Datadog on Caching

April 27, 2023

Ara Pulido

Ara Pulido

Jessica Cordonnier

Jessica Cordonnier

Mitch Ward

Mitch Ward

Category

Caching (and cache invalidation!) is often mentioned as one of the hardest problems in computer science. While caching can bring substantial performance improvements, reasoning about cached data can be extremely difficult as caching fundamentally means that you are no longer reading from your source of truth. With that in mind, many teams at Datadog needed to build distributed caches to scale their services and keep latency low.

As Datadog grew in size and complexity, teams designing and operating their own cache solutions started to become a bottleneck and added to the complexity. Based on that experience, a team was created to design, build and maintain a managed service for distributed in-memory caching, providing an easy way for over 2,000 engineers at Datadog to add fast caching to their system in a scalable, reliable, and consistent manner.
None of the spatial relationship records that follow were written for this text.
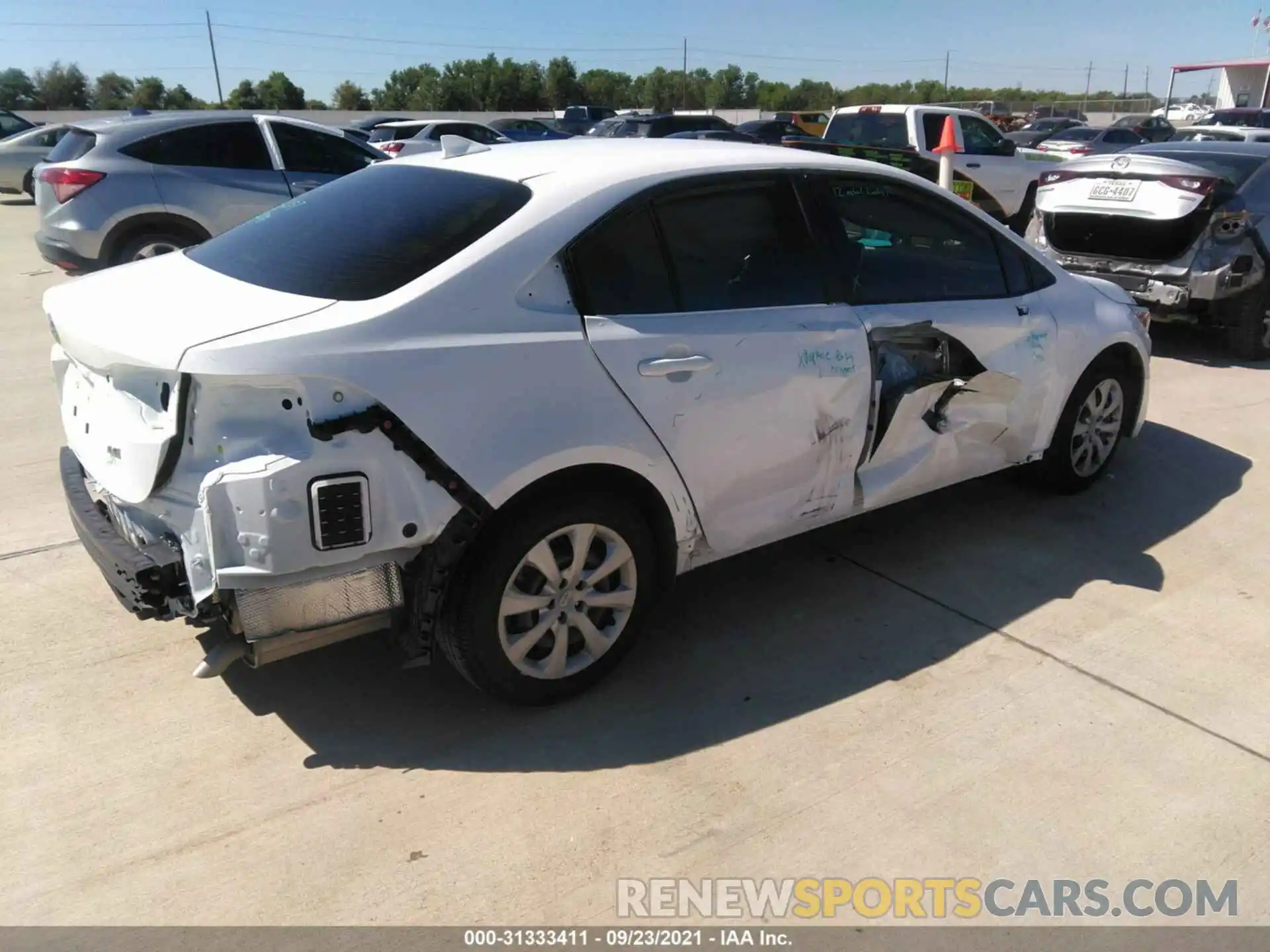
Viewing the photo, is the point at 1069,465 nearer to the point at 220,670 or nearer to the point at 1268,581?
the point at 1268,581

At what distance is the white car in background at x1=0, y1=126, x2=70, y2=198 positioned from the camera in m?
19.6

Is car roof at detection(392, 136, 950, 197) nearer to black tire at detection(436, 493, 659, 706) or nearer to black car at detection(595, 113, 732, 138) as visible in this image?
black tire at detection(436, 493, 659, 706)

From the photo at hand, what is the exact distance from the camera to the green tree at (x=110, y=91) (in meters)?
69.8

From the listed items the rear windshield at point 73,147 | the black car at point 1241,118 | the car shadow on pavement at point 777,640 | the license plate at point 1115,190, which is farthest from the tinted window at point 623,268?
the black car at point 1241,118

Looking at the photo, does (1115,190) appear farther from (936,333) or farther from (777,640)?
(777,640)

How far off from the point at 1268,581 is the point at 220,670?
424 centimetres

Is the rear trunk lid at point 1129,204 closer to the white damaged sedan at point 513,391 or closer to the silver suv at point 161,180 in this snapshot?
the white damaged sedan at point 513,391

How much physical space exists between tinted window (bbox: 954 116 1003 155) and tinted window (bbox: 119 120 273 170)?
8450 mm

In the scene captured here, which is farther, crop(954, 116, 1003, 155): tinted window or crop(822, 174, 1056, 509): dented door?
crop(954, 116, 1003, 155): tinted window

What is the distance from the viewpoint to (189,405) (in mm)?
2758

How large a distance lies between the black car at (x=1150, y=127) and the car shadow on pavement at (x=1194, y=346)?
68.6 ft

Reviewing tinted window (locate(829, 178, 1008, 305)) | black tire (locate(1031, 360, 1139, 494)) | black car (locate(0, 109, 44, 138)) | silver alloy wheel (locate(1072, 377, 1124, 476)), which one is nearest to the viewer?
tinted window (locate(829, 178, 1008, 305))

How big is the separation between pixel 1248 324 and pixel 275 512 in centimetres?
790

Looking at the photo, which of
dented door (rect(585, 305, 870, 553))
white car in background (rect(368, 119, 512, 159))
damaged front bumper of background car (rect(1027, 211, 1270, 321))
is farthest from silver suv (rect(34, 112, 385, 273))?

In this session, Ara Pulido, Staff Developer Advocate, will chat with Mitch Ward and Jessica Cordonnier, engineering managers on the Caching team at Datadog. They will explain how they used the learnings from prior cache implementations and distributed system principles to design the caching platform at Datadog. They will cover the various components that make up the platform, including the storage system, data structures, and scaling solutions.

By the end of the session you will understand caching systems better, their potential pitfalls and how to mitigate those, and how to run a cache infrastructure as an internal platform as a service. Unfortunately, we can't offer any help naming your internal caching platform; that's another difficult computer science problem for another time!